[Scene question records]

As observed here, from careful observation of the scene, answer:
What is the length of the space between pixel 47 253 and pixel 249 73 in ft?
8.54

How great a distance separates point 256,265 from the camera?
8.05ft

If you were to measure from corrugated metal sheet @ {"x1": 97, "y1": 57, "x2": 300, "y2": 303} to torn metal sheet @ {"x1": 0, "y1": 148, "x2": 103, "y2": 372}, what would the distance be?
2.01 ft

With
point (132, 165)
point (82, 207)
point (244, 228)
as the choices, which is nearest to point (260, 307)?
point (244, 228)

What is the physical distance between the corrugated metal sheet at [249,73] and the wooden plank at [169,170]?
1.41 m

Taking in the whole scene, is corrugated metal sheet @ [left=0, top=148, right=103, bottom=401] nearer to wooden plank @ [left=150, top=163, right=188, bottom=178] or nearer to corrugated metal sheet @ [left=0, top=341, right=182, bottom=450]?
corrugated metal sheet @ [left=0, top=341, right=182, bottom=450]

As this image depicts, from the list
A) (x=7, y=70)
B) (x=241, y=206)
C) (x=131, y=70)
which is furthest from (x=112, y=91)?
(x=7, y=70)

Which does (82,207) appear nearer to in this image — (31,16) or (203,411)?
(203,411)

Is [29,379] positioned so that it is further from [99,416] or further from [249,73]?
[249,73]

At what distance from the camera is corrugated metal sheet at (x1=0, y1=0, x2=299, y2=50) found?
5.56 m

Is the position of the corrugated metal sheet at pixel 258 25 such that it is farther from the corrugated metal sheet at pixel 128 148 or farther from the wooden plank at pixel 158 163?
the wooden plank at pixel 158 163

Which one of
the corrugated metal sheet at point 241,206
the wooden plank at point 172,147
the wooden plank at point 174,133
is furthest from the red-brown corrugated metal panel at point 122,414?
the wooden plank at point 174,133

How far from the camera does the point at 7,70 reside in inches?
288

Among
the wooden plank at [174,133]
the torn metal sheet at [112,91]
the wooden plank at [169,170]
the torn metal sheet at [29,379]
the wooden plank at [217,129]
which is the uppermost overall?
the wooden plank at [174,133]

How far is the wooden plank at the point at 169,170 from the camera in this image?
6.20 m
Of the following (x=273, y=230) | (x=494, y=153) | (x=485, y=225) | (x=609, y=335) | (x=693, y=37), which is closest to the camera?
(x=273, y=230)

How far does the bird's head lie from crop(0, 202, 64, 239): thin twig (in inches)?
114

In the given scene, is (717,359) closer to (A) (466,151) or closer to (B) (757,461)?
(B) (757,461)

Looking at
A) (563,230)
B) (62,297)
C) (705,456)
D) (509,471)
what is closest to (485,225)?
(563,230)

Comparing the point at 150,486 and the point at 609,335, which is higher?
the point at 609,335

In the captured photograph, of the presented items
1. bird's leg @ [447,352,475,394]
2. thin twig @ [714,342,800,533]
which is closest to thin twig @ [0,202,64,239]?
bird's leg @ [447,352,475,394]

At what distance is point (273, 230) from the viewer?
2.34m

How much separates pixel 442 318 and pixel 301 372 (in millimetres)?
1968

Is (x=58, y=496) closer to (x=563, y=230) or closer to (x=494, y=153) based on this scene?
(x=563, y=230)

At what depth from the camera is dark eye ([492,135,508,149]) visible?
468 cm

--- Task brief ---
Copy every line verbatim.

--- Output ---
As observed here, from careful observation of the scene, answer:
What is the length of the space between pixel 47 253 and pixel 249 73 in ft?
8.54

How great a distance separates point 256,265 from the camera?
8.05ft

If you were to measure from corrugated metal sheet @ {"x1": 97, "y1": 57, "x2": 300, "y2": 303} to torn metal sheet @ {"x1": 0, "y1": 148, "x2": 103, "y2": 372}, what would the distance be?
2.01 ft

With
point (132, 165)
point (82, 207)
point (244, 228)
as the choices, which is nearest to point (260, 307)?
point (244, 228)

What is the physical distance between the corrugated metal sheet at [249,73] and the wooden plank at [169,170]?
1.41 m

Taking in the whole scene, is corrugated metal sheet @ [left=0, top=148, right=103, bottom=401] nearer to wooden plank @ [left=150, top=163, right=188, bottom=178] or nearer to corrugated metal sheet @ [left=0, top=341, right=182, bottom=450]?
corrugated metal sheet @ [left=0, top=341, right=182, bottom=450]

As this image depicts, from the list
A) (x=7, y=70)
B) (x=241, y=206)
C) (x=131, y=70)
which is furthest from (x=112, y=91)?
(x=7, y=70)

Which does (82,207) appear nearer to in this image — (31,16) or (203,411)?
(203,411)

Is [29,379] positioned so that it is further from [99,416] or further from [249,73]?
[249,73]

At what distance from the camera is corrugated metal sheet at (x1=0, y1=0, x2=299, y2=50) found?
5.56 m

Is the position of the corrugated metal sheet at pixel 258 25 such that it is farther from the corrugated metal sheet at pixel 128 148 or farther from the wooden plank at pixel 158 163?
the wooden plank at pixel 158 163

Which one of
the corrugated metal sheet at point 241,206
the wooden plank at point 172,147
the wooden plank at point 174,133
is furthest from the red-brown corrugated metal panel at point 122,414?
the wooden plank at point 174,133

How far from the camera does the point at 7,70 reside in inches?
288

Among
the wooden plank at [174,133]
the torn metal sheet at [112,91]
the wooden plank at [169,170]
the torn metal sheet at [29,379]
the wooden plank at [217,129]
which is the uppermost overall?
the wooden plank at [174,133]

How far is the wooden plank at the point at 169,170 from the camera in this image?
6.20 m
Of the following (x=273, y=230) | (x=494, y=153) | (x=485, y=225) | (x=609, y=335) | (x=693, y=37), which is closest to the camera?
(x=273, y=230)

How far does the bird's head lie from crop(0, 202, 64, 239): thin twig (in inches)?
114

In the given scene, is (717,359) closer to (A) (466,151) or closer to (B) (757,461)?
(B) (757,461)

Looking at
A) (563,230)
B) (62,297)
C) (705,456)
D) (509,471)
what is closest to (485,225)?
(563,230)

Comparing the point at 150,486 and the point at 609,335, which is higher?
the point at 609,335

In the captured photograph, of the presented items
1. bird's leg @ [447,352,475,394]
2. thin twig @ [714,342,800,533]
which is closest to thin twig @ [0,202,64,239]?
bird's leg @ [447,352,475,394]

At what distance is point (273, 230) from the viewer?
2.34m

How much separates pixel 442 318 and pixel 301 372 (in millimetres)?
1968

Is (x=58, y=496) closer to (x=563, y=230) or closer to (x=494, y=153) based on this scene?
(x=563, y=230)

At what depth from the camera is dark eye ([492,135,508,149]) visible?
468 cm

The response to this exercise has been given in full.